今回は、建設現場で使用される標識の種類やデザインの工夫、背景にある社会的な変化について触れていきます。
外国人労働者の増加に伴い、安全標識を全面改訂
建設現場では、常に安全が最優先されます。日本では、1972(昭和47)年に労働安全衛生法が制定され、関連する省令や政令も含めて何度も改正されてきました。建設業者等による長年にわたる自主的な労働災害防止活動と相まって、1972(昭和47年)に2,400 人にも上っていた建設業における労働災害による死亡者数は、2022(令和4)年には 281 人まで減少しました。

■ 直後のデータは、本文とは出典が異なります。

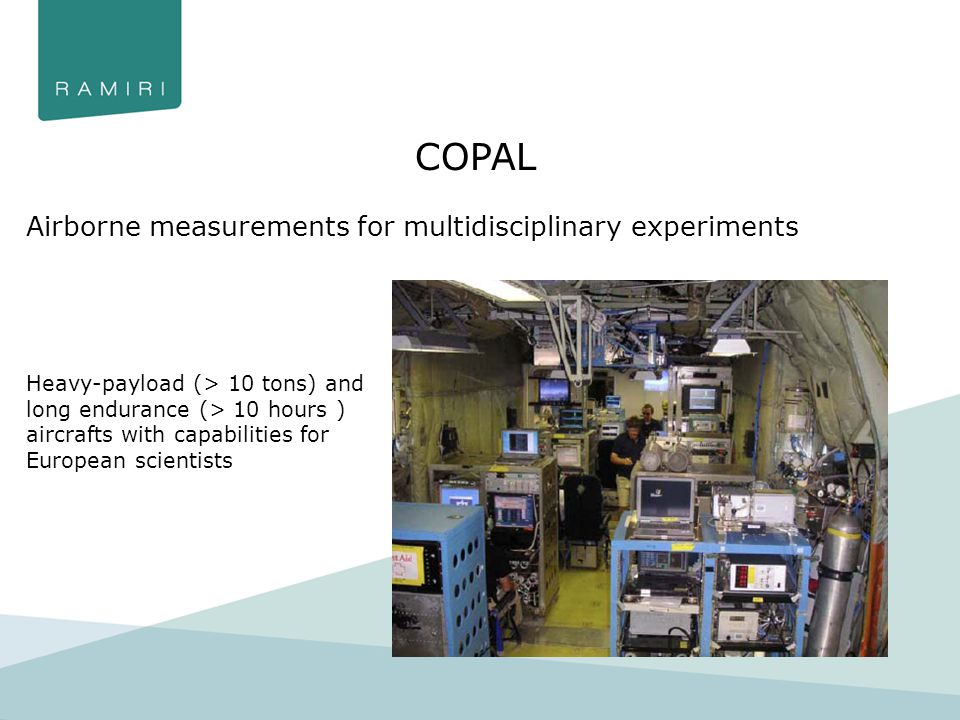COPAL Airborne measurements for multidisciplinary experiments Heavy-payload (> 10 tons) and long endurance (> 10 hours ) aircrafts with capabilities for European scientists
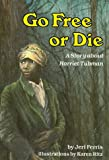 Go Free or Die: A Story about Harriet Tubman (Creative Minds Biography)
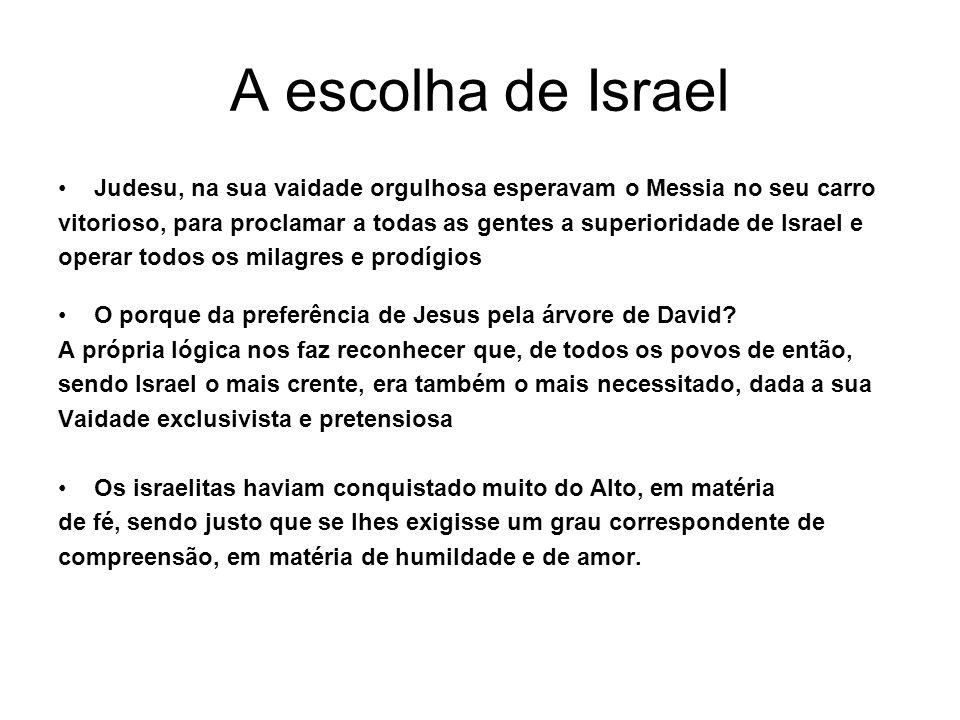 A escolha de Israel Judesu, na sua vaidade orgulhosa esperavam o Messia no seu carro.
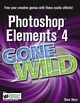 Photoshop Elements 4 Gone Wild (0764599917) cover image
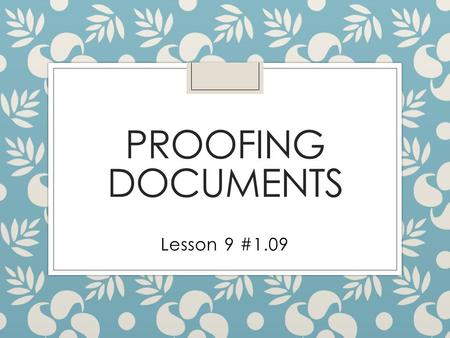 Proofing Documents Lesson 9 #1.09.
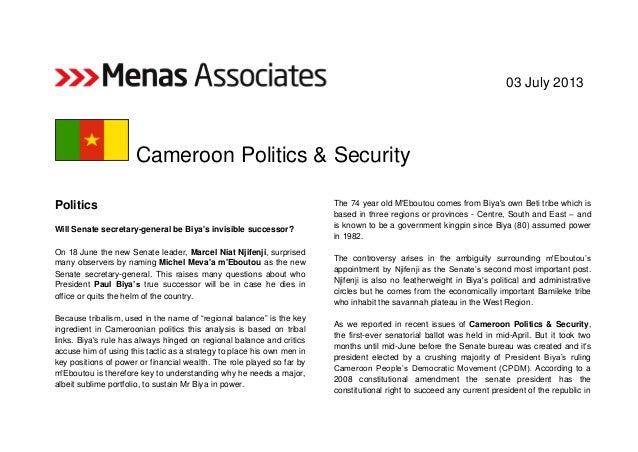 03 July 2013 Cameroon Politics & Security Politics Will Senate secretary-general be Biya's invisible successor? On 18 June...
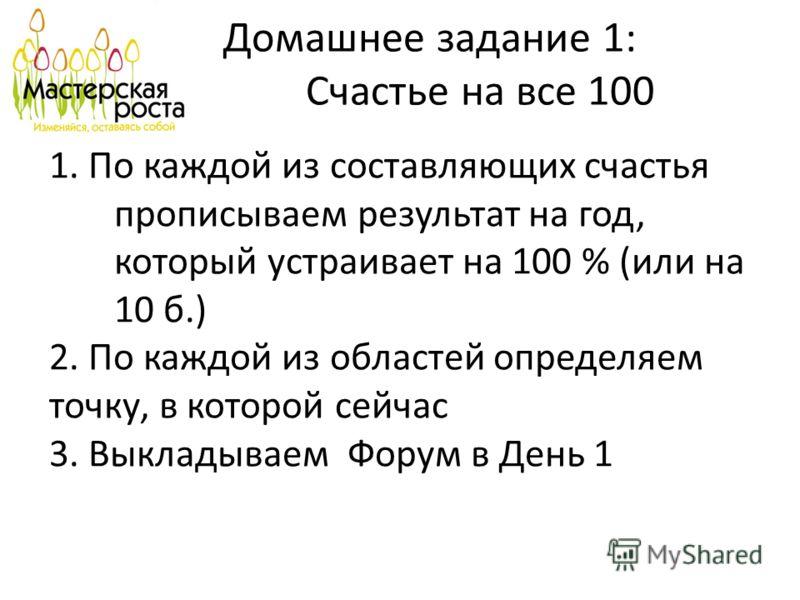 Домашнее задание 1: Счастье на все 100 1. По каждой из составляющих счастья прописываем результат на год, который устраивает на 100 % (или на 10 б.) 2. По каждой из областей определяем точку, в которой сейчас 3. Выкладываем Форум в День 1
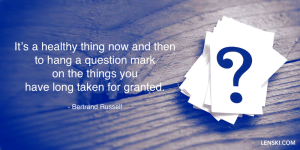 It's a healthy thing now and then to hang a question mark on the things you have long taken for granted. - Bertrand Russell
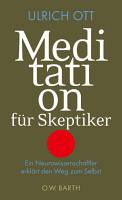 Meditation f  r Skeptiker PDF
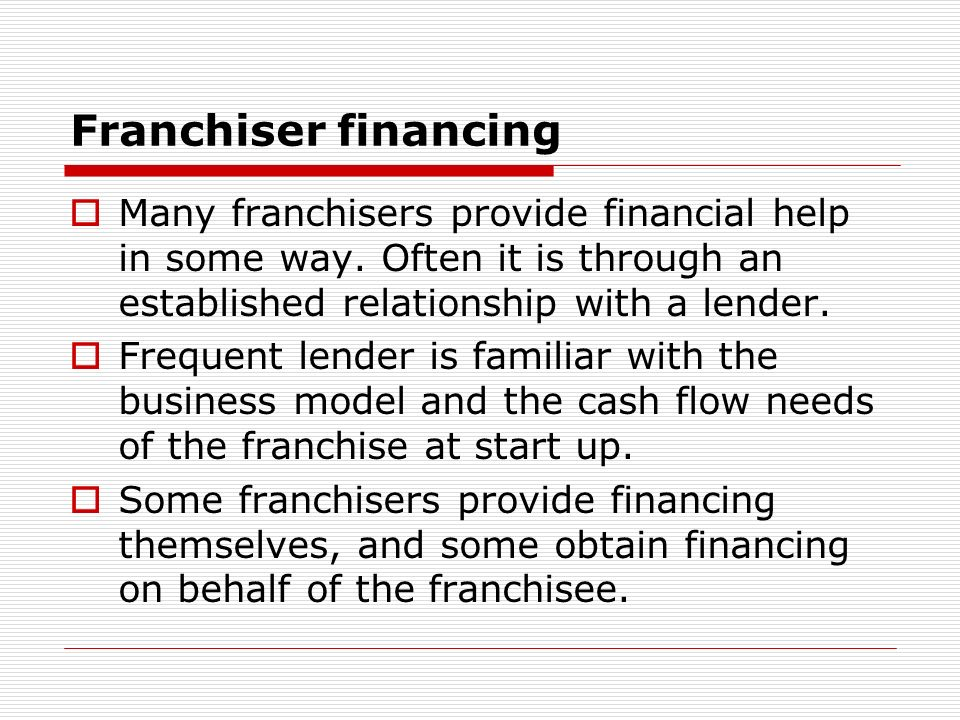 Franchiser financing Many franchisers provide financial help in some way. Often it is through an established relationship with a lender.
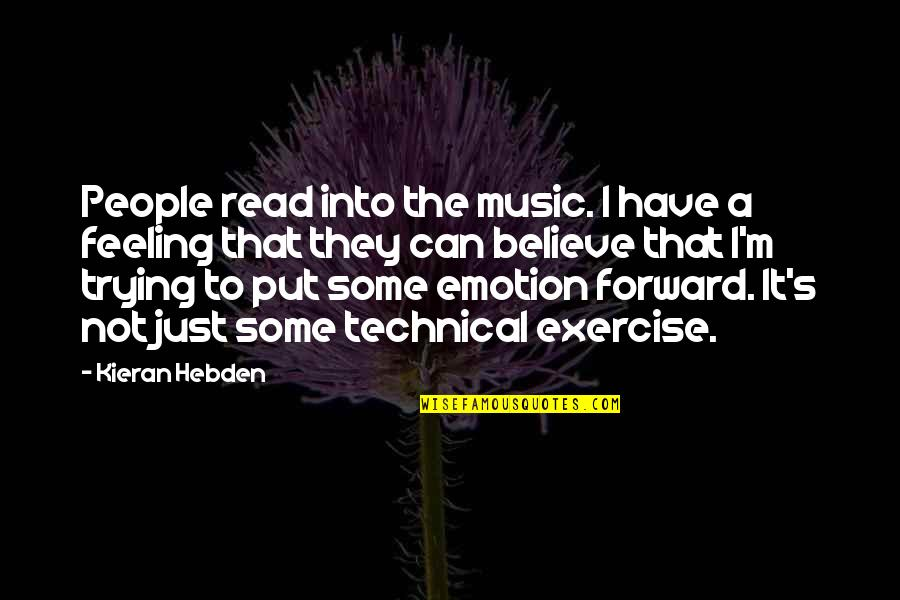 The Feeling Of Music Quotes By Kieran Hebden: People read into the music. I have a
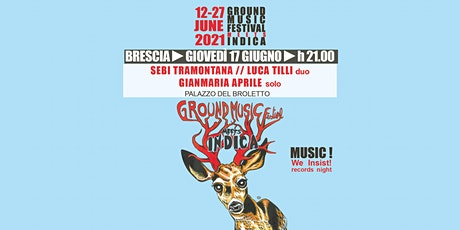 SEBI TRAMONTANA // LUCA TILLI  + GIANMARIA APRILE solo biglietti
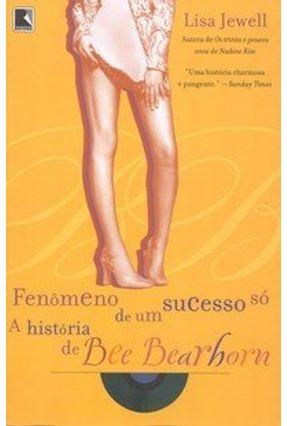 Fenômeno de um Sucesso Só - A História de Bee Bearhorn - Jewell,Lisa pdf epub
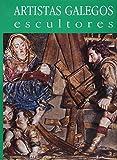 Séculos XVI y XVII (artistas e escultores)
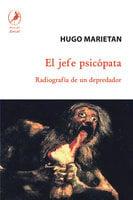 El jefe psicópata - Hugo Marietán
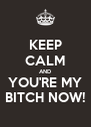 KEEP CALM AND YOU'RE MY BITCH NOW! - Personalised Poster A4 size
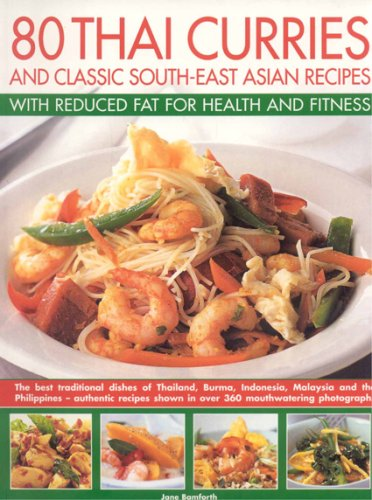 80 Thai Curries and Classic South-East Asian Recipes with Reduced Fat for Health and Fitness: The Best Traditional Flavours of Thailand, Burma, Indonesia, Malaysia and the Philippines - Authentic Specially Adapted Recipes Shown Step-by-step in Over 500 Co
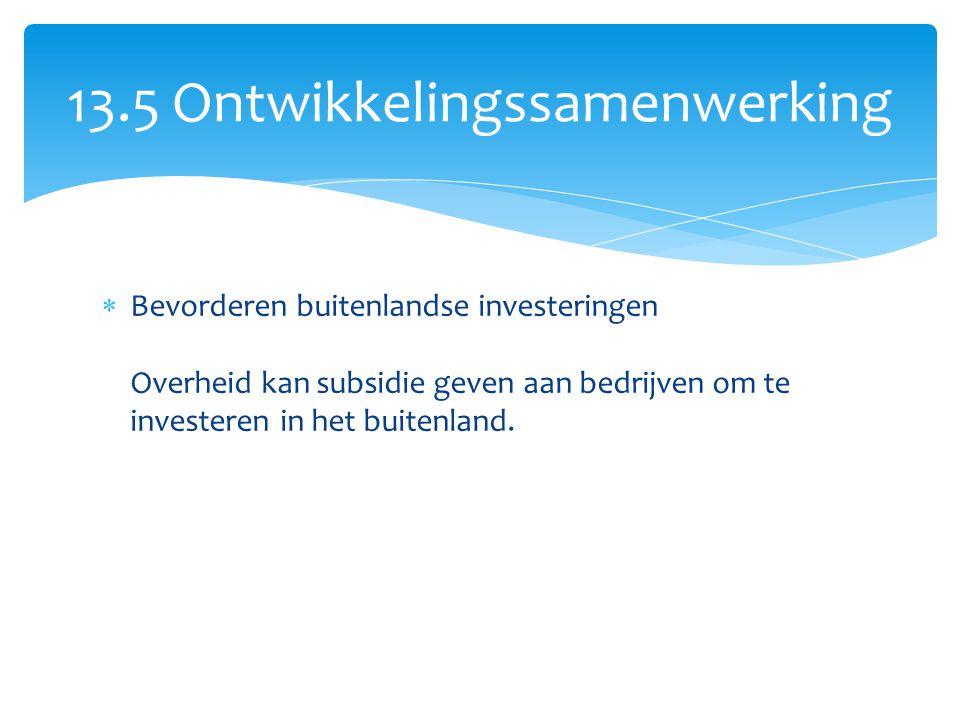  Bevorderen buitenlandse investeringen Overheid kan subsidie geven aan bedrijven om te investeren in het buitenland. 13.5 Ontwikkelingssamenwerking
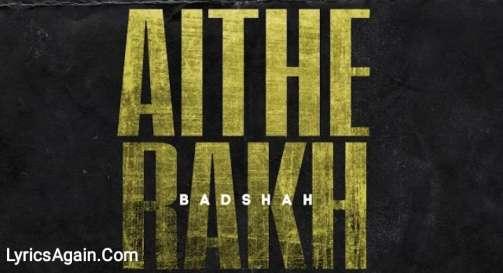 BADSHAH - AITTHE RAKH Lyrics FT. SIKANDER KAHLON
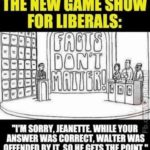 new game show for liberals facts don't matter meme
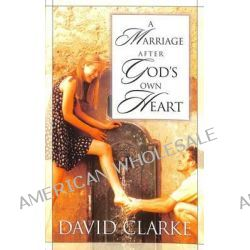A Marriage After God's Own Heart by David Clarke, 9781576737552.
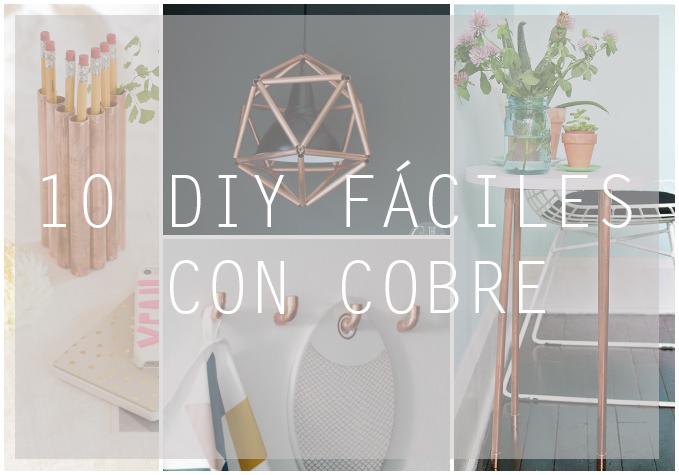 10 DIY FÁCILES CON COBRE
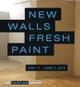 "poster for ""New Walls/Fresh Paint"" Exhibition"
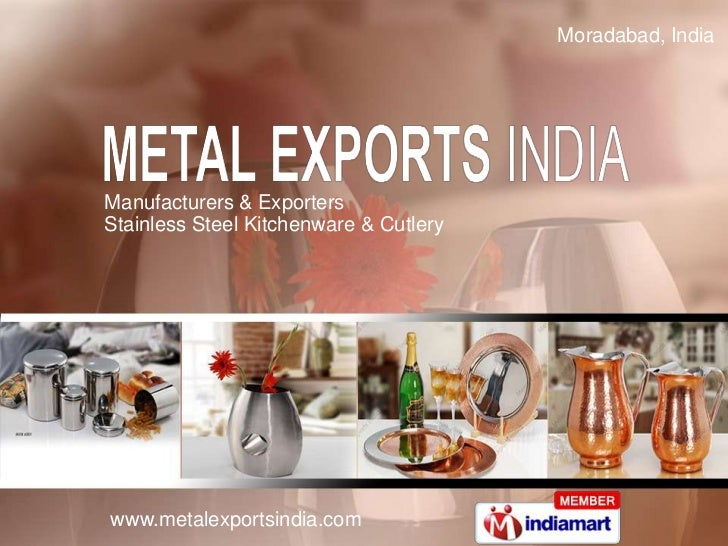 Moradabad,India<br />Manufacturers & Exporters <br />Stainless Steel Kitchenware & Cutlery <br />
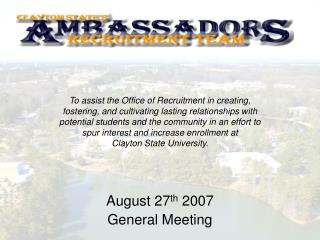 August 27 th  2007 General Meeting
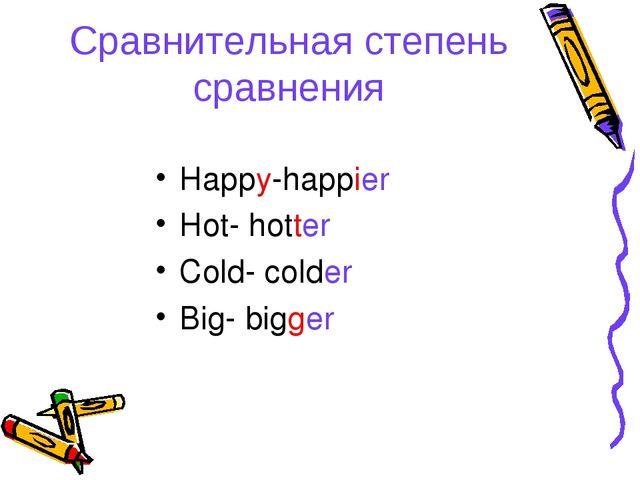 Сравнительная степень сравнения Happy-happier Hot- hotter Cold- colder Big- b...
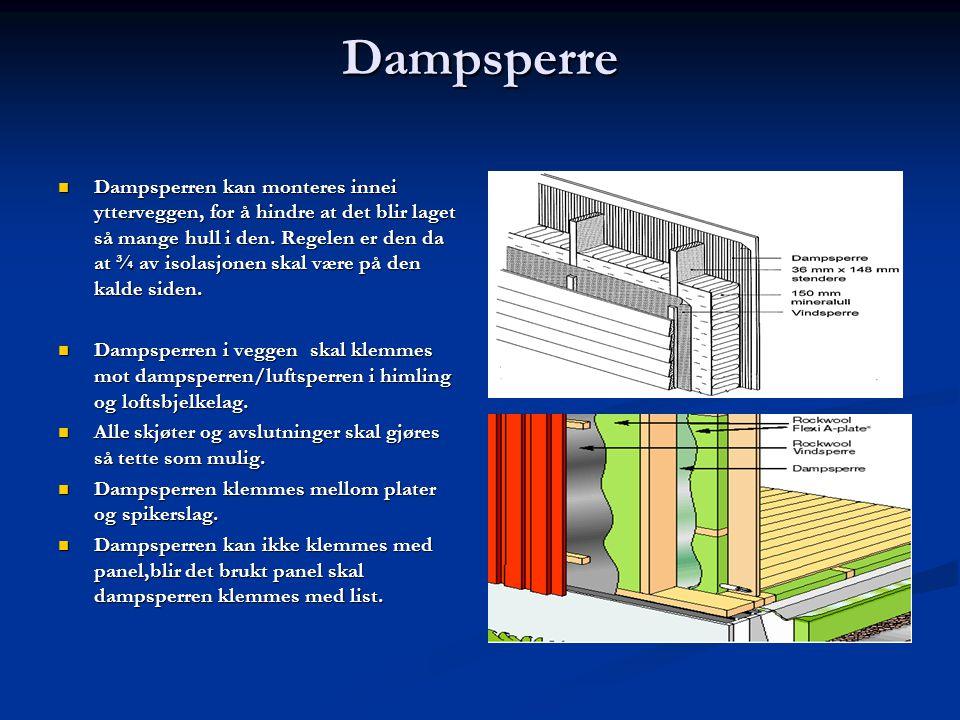 Dampsperre  Dampsperren kan monteres innei ytterveggen, for å hindre at det blir laget så mange hull i den. Regelen er den da at ¾ av isolasjonen ska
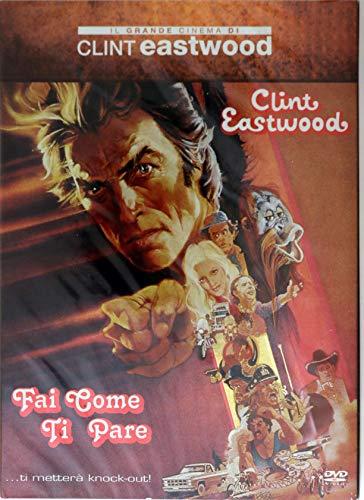 Fai come ti pare [Il Grande Cinema Di Clint Eastwood] (La Gazzetta Dello Sport)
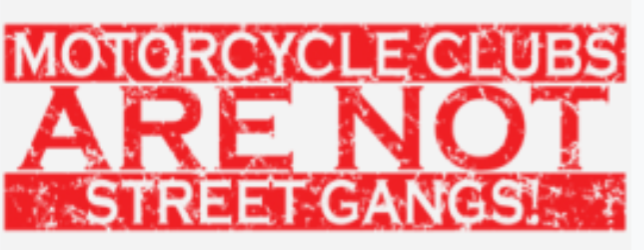 MOTORCYCLE CLUBS ARE NOT STREET GANGS
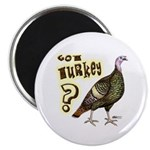 Got Turkey? Magnet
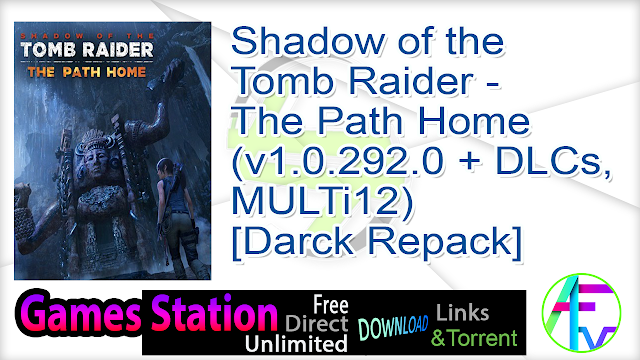 Shadow of the Tomb Raider – The Path Home (v1.0.292.0 + DLCs, MULTi12) [Darck Repack]  21.0 GB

安全性を守る上で大きな役割を担っているのが、安全標識です。建設業労働災害防止協会(健災防)は、建設現場で使用する基本的な安全標識を統一し、その普及により建設現場における労働災害防止に資することを目的とする「建設現場用安全標識に関する指針」を制定しました。1983(昭和58)年に一般公募した図案をもとに、交通安全、消防、JISなどの専門家の意見を取り入れながら、基本デザインを作成し、13種類の建災防統一安全標識(以下、「統一安全標識」)を規定。2004(平成16)年には8種類の統一安全標識を追加して合計21種類となり、さらに、2019(令和元)年には全面改訂版が行われ、1種類を廃止して7種類を追加、合計27種類となりました。
改訂の背景には、建設現場での外国人労働者の増加があります。建設業界では、少子高齢化の影響で作業員の確保が難しい状況が続いていました。そこで外国人労働者の受け入れを制度として拡充するため、「特定技能」という新たな在留資格の創設を柱とする「出入国管理及び難民認定法」及び「法務省設置法」の一部を改正する法律が2018(平成30)年12月に公布(平成31年4月施行)され、国土交通省において建設分野の運用方針が示されました。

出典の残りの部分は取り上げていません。